Los estudios sobre la pobreza en Orientale, Kivu del Norte y Kivu del Sur muestran que el 61,2% de las mujeres viven por debajo del umbral de pobreza en comparación con el 59,3% de los hombres. Esta proporción es aún mayor en las zonas rurales y semiurbanas. A pesar de que el artículo 45 de la Constitución congoleña garantiza un igual acceso a la educación, la tasa de escolarización de las niñas continúa baja. El porcentaje de niñas en la educación es del 52% en las escuelas primarias, el 39% en las escuelas secundarias y menos del 20% en las universidades. Entre los motivos de la baja asistencia escolar de las niñas además de la falta de escuelas locales y cuotas escolares, se

45 encuentran los matrimonios y embarazos adolescentes y la percepción de inferioridad de la mujer, que es infundida en los niños desde temprana edad. Al mismo tiempo, el 55 % de los padres muestran una preferencia por los niños y se preocupan más por su educación que por la de sus hijas (Office of the High Commissioner for Human Rights, 2013: 6-8). En consecuencia, para el año 2013, la tasa de analfabetismo entre las mujeres fue del 41,1% en comparación con el 14,2% de los hombres; y la tasa de alfabetización de la población mayor de 15 años era del 58,9% para las mujeres comparada con el 85,8% para los hombres. La falta de acceso a la educación que sufren las mujeres y niñas congoleñas perpetúa el desconocimiento de sus derechos y las excluye de cualquier proceso de toma de decisiones (Perks, 2013: 182).
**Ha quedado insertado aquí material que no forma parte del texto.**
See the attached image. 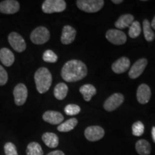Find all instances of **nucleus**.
I'll list each match as a JSON object with an SVG mask.
<instances>
[{"label":"nucleus","mask_w":155,"mask_h":155,"mask_svg":"<svg viewBox=\"0 0 155 155\" xmlns=\"http://www.w3.org/2000/svg\"><path fill=\"white\" fill-rule=\"evenodd\" d=\"M88 73L86 64L78 60H71L65 63L61 71V76L66 82L73 83L84 78Z\"/></svg>","instance_id":"obj_1"},{"label":"nucleus","mask_w":155,"mask_h":155,"mask_svg":"<svg viewBox=\"0 0 155 155\" xmlns=\"http://www.w3.org/2000/svg\"><path fill=\"white\" fill-rule=\"evenodd\" d=\"M36 88L40 94H45L52 85L53 78L50 71L46 68H40L35 73Z\"/></svg>","instance_id":"obj_2"},{"label":"nucleus","mask_w":155,"mask_h":155,"mask_svg":"<svg viewBox=\"0 0 155 155\" xmlns=\"http://www.w3.org/2000/svg\"><path fill=\"white\" fill-rule=\"evenodd\" d=\"M76 5L81 10L88 13L100 11L104 5L103 0H78Z\"/></svg>","instance_id":"obj_3"},{"label":"nucleus","mask_w":155,"mask_h":155,"mask_svg":"<svg viewBox=\"0 0 155 155\" xmlns=\"http://www.w3.org/2000/svg\"><path fill=\"white\" fill-rule=\"evenodd\" d=\"M66 8V2L63 0H46L42 5L43 12L51 14L55 12H61Z\"/></svg>","instance_id":"obj_4"},{"label":"nucleus","mask_w":155,"mask_h":155,"mask_svg":"<svg viewBox=\"0 0 155 155\" xmlns=\"http://www.w3.org/2000/svg\"><path fill=\"white\" fill-rule=\"evenodd\" d=\"M50 38L49 30L45 27H38L35 29L30 35L31 41L36 45L46 43L50 40Z\"/></svg>","instance_id":"obj_5"},{"label":"nucleus","mask_w":155,"mask_h":155,"mask_svg":"<svg viewBox=\"0 0 155 155\" xmlns=\"http://www.w3.org/2000/svg\"><path fill=\"white\" fill-rule=\"evenodd\" d=\"M124 97L121 94L116 93L109 96L104 104V108L107 111H113L123 104Z\"/></svg>","instance_id":"obj_6"},{"label":"nucleus","mask_w":155,"mask_h":155,"mask_svg":"<svg viewBox=\"0 0 155 155\" xmlns=\"http://www.w3.org/2000/svg\"><path fill=\"white\" fill-rule=\"evenodd\" d=\"M106 38L111 43L116 45H121L127 42L126 34L122 31L116 29H111L108 30L106 34Z\"/></svg>","instance_id":"obj_7"},{"label":"nucleus","mask_w":155,"mask_h":155,"mask_svg":"<svg viewBox=\"0 0 155 155\" xmlns=\"http://www.w3.org/2000/svg\"><path fill=\"white\" fill-rule=\"evenodd\" d=\"M8 40L12 48L17 53H22L26 49V43H25V40L17 32H11L9 35Z\"/></svg>","instance_id":"obj_8"},{"label":"nucleus","mask_w":155,"mask_h":155,"mask_svg":"<svg viewBox=\"0 0 155 155\" xmlns=\"http://www.w3.org/2000/svg\"><path fill=\"white\" fill-rule=\"evenodd\" d=\"M84 134L88 141H96L104 137L105 131H104V129L99 126H91L86 128Z\"/></svg>","instance_id":"obj_9"},{"label":"nucleus","mask_w":155,"mask_h":155,"mask_svg":"<svg viewBox=\"0 0 155 155\" xmlns=\"http://www.w3.org/2000/svg\"><path fill=\"white\" fill-rule=\"evenodd\" d=\"M13 94L15 97V104L17 106H22L27 101L28 95V88L23 83H19L14 88Z\"/></svg>","instance_id":"obj_10"},{"label":"nucleus","mask_w":155,"mask_h":155,"mask_svg":"<svg viewBox=\"0 0 155 155\" xmlns=\"http://www.w3.org/2000/svg\"><path fill=\"white\" fill-rule=\"evenodd\" d=\"M147 63V60L146 58H141L134 63V65L131 67L130 71L129 72V76L131 79H136L139 78L142 74L146 68Z\"/></svg>","instance_id":"obj_11"},{"label":"nucleus","mask_w":155,"mask_h":155,"mask_svg":"<svg viewBox=\"0 0 155 155\" xmlns=\"http://www.w3.org/2000/svg\"><path fill=\"white\" fill-rule=\"evenodd\" d=\"M19 9V4L15 0H5L0 2V12L4 14H15Z\"/></svg>","instance_id":"obj_12"},{"label":"nucleus","mask_w":155,"mask_h":155,"mask_svg":"<svg viewBox=\"0 0 155 155\" xmlns=\"http://www.w3.org/2000/svg\"><path fill=\"white\" fill-rule=\"evenodd\" d=\"M151 95V89L150 86L147 84H141L138 87L137 92V101L139 104H146L150 101Z\"/></svg>","instance_id":"obj_13"},{"label":"nucleus","mask_w":155,"mask_h":155,"mask_svg":"<svg viewBox=\"0 0 155 155\" xmlns=\"http://www.w3.org/2000/svg\"><path fill=\"white\" fill-rule=\"evenodd\" d=\"M131 63L129 59L127 57H121L112 64V71L117 74L124 73L130 67Z\"/></svg>","instance_id":"obj_14"},{"label":"nucleus","mask_w":155,"mask_h":155,"mask_svg":"<svg viewBox=\"0 0 155 155\" xmlns=\"http://www.w3.org/2000/svg\"><path fill=\"white\" fill-rule=\"evenodd\" d=\"M42 119L45 121L48 122L50 124H61L62 122L63 121L64 117L63 114L60 112L55 111H48L45 112Z\"/></svg>","instance_id":"obj_15"},{"label":"nucleus","mask_w":155,"mask_h":155,"mask_svg":"<svg viewBox=\"0 0 155 155\" xmlns=\"http://www.w3.org/2000/svg\"><path fill=\"white\" fill-rule=\"evenodd\" d=\"M76 36V30L70 25H65L63 27L62 31L61 42L64 45H69L75 40Z\"/></svg>","instance_id":"obj_16"},{"label":"nucleus","mask_w":155,"mask_h":155,"mask_svg":"<svg viewBox=\"0 0 155 155\" xmlns=\"http://www.w3.org/2000/svg\"><path fill=\"white\" fill-rule=\"evenodd\" d=\"M0 61L5 66H11L15 62L14 54L8 48H2L0 50Z\"/></svg>","instance_id":"obj_17"},{"label":"nucleus","mask_w":155,"mask_h":155,"mask_svg":"<svg viewBox=\"0 0 155 155\" xmlns=\"http://www.w3.org/2000/svg\"><path fill=\"white\" fill-rule=\"evenodd\" d=\"M134 20V17L132 15H123L116 20V22H115V26L119 30H122V29L127 28L128 27L130 26L133 23Z\"/></svg>","instance_id":"obj_18"},{"label":"nucleus","mask_w":155,"mask_h":155,"mask_svg":"<svg viewBox=\"0 0 155 155\" xmlns=\"http://www.w3.org/2000/svg\"><path fill=\"white\" fill-rule=\"evenodd\" d=\"M42 141L50 148H55L59 144V139L55 134L51 132H46L43 134L42 137Z\"/></svg>","instance_id":"obj_19"},{"label":"nucleus","mask_w":155,"mask_h":155,"mask_svg":"<svg viewBox=\"0 0 155 155\" xmlns=\"http://www.w3.org/2000/svg\"><path fill=\"white\" fill-rule=\"evenodd\" d=\"M136 150L139 155H149L151 153L152 147L147 140L140 139L136 143Z\"/></svg>","instance_id":"obj_20"},{"label":"nucleus","mask_w":155,"mask_h":155,"mask_svg":"<svg viewBox=\"0 0 155 155\" xmlns=\"http://www.w3.org/2000/svg\"><path fill=\"white\" fill-rule=\"evenodd\" d=\"M80 92L83 95L84 100L89 101L96 94V89L91 84H85L80 88Z\"/></svg>","instance_id":"obj_21"},{"label":"nucleus","mask_w":155,"mask_h":155,"mask_svg":"<svg viewBox=\"0 0 155 155\" xmlns=\"http://www.w3.org/2000/svg\"><path fill=\"white\" fill-rule=\"evenodd\" d=\"M68 87L65 83H60L54 88V96L58 100H63L67 96Z\"/></svg>","instance_id":"obj_22"},{"label":"nucleus","mask_w":155,"mask_h":155,"mask_svg":"<svg viewBox=\"0 0 155 155\" xmlns=\"http://www.w3.org/2000/svg\"><path fill=\"white\" fill-rule=\"evenodd\" d=\"M78 124V120L75 118L67 120L58 127V130L61 132H68L72 131Z\"/></svg>","instance_id":"obj_23"},{"label":"nucleus","mask_w":155,"mask_h":155,"mask_svg":"<svg viewBox=\"0 0 155 155\" xmlns=\"http://www.w3.org/2000/svg\"><path fill=\"white\" fill-rule=\"evenodd\" d=\"M143 32H144L145 40L147 42H152L154 40L155 34L153 32L150 22L148 19H144L143 21Z\"/></svg>","instance_id":"obj_24"},{"label":"nucleus","mask_w":155,"mask_h":155,"mask_svg":"<svg viewBox=\"0 0 155 155\" xmlns=\"http://www.w3.org/2000/svg\"><path fill=\"white\" fill-rule=\"evenodd\" d=\"M27 155H43L41 146L38 142H31L28 145L26 150Z\"/></svg>","instance_id":"obj_25"},{"label":"nucleus","mask_w":155,"mask_h":155,"mask_svg":"<svg viewBox=\"0 0 155 155\" xmlns=\"http://www.w3.org/2000/svg\"><path fill=\"white\" fill-rule=\"evenodd\" d=\"M141 25L138 21H134L132 24L129 26V35L131 38H137L141 34Z\"/></svg>","instance_id":"obj_26"},{"label":"nucleus","mask_w":155,"mask_h":155,"mask_svg":"<svg viewBox=\"0 0 155 155\" xmlns=\"http://www.w3.org/2000/svg\"><path fill=\"white\" fill-rule=\"evenodd\" d=\"M144 132V125L141 121H137L132 125V134L136 137H140Z\"/></svg>","instance_id":"obj_27"},{"label":"nucleus","mask_w":155,"mask_h":155,"mask_svg":"<svg viewBox=\"0 0 155 155\" xmlns=\"http://www.w3.org/2000/svg\"><path fill=\"white\" fill-rule=\"evenodd\" d=\"M42 59H43L44 61L47 62V63H53L57 62L58 55L52 50H48L44 52L43 55H42Z\"/></svg>","instance_id":"obj_28"},{"label":"nucleus","mask_w":155,"mask_h":155,"mask_svg":"<svg viewBox=\"0 0 155 155\" xmlns=\"http://www.w3.org/2000/svg\"><path fill=\"white\" fill-rule=\"evenodd\" d=\"M64 111L68 116H75L81 112V108L76 104H68L64 108Z\"/></svg>","instance_id":"obj_29"},{"label":"nucleus","mask_w":155,"mask_h":155,"mask_svg":"<svg viewBox=\"0 0 155 155\" xmlns=\"http://www.w3.org/2000/svg\"><path fill=\"white\" fill-rule=\"evenodd\" d=\"M5 152L6 155H18L15 145L12 142H7L5 145Z\"/></svg>","instance_id":"obj_30"},{"label":"nucleus","mask_w":155,"mask_h":155,"mask_svg":"<svg viewBox=\"0 0 155 155\" xmlns=\"http://www.w3.org/2000/svg\"><path fill=\"white\" fill-rule=\"evenodd\" d=\"M8 81V75L7 71L2 66L0 65V86H4Z\"/></svg>","instance_id":"obj_31"},{"label":"nucleus","mask_w":155,"mask_h":155,"mask_svg":"<svg viewBox=\"0 0 155 155\" xmlns=\"http://www.w3.org/2000/svg\"><path fill=\"white\" fill-rule=\"evenodd\" d=\"M47 155H65V154L61 150H55L53 151V152H50L49 154Z\"/></svg>","instance_id":"obj_32"},{"label":"nucleus","mask_w":155,"mask_h":155,"mask_svg":"<svg viewBox=\"0 0 155 155\" xmlns=\"http://www.w3.org/2000/svg\"><path fill=\"white\" fill-rule=\"evenodd\" d=\"M152 137L153 141L155 143V127H153L152 129Z\"/></svg>","instance_id":"obj_33"},{"label":"nucleus","mask_w":155,"mask_h":155,"mask_svg":"<svg viewBox=\"0 0 155 155\" xmlns=\"http://www.w3.org/2000/svg\"><path fill=\"white\" fill-rule=\"evenodd\" d=\"M150 25H151V27H152V28L155 30V16H154V18H153L152 21V23H151Z\"/></svg>","instance_id":"obj_34"},{"label":"nucleus","mask_w":155,"mask_h":155,"mask_svg":"<svg viewBox=\"0 0 155 155\" xmlns=\"http://www.w3.org/2000/svg\"><path fill=\"white\" fill-rule=\"evenodd\" d=\"M112 2L114 4H120L123 2V0H112Z\"/></svg>","instance_id":"obj_35"}]
</instances>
De igual manera, en la política las mujeres congoleñas desde 1960 no tienen una representación efectiva, pues su participación en la toma de decisiones del gobierno del país es escasa. En el año 2013 su representación general constituía el 7,2% de los altos cargos de las instituciones gubernamentales. Hasta el año mencionado únicamente una se encuentra entre los siete miembros de la oficina de la Asamblea Nacional y de los 108 senadores seis son mujeres, de las cuales una es presidente de una comisión en asuntos socio-culturales (Mbambi, 2013: 2). La realidad de las mujeres de la RDC manifiesta tal injusticia que, a medida que el conflicto continúa, lograr reconocimiento y autorrealización parece aún lejano. El principio de las libertades de la teoría de la justicia social se encarga de la distribución del bien primario de la libertad, y tiene dos pretensiones: igualdad y maximización de las libertades básicas. Éstas son la libertad política, que es el derecho a votar y a desempeñar cargos públicos; la libertad de expresión y de reunión; la libertad de conciencia y pensamiento; la libertad personal. Según Rawls y Sen, cada uno de los ciudadanos debe tener derecho a estas libertades, ya que son prerrequisito para lograr la realización o modificación de cualquier plan de vida y son condiciones necesarias para el autorespeto y el desarrollo de las capacidades (Rawls, 1999: 55-56) (Sen, 1992: 8-9).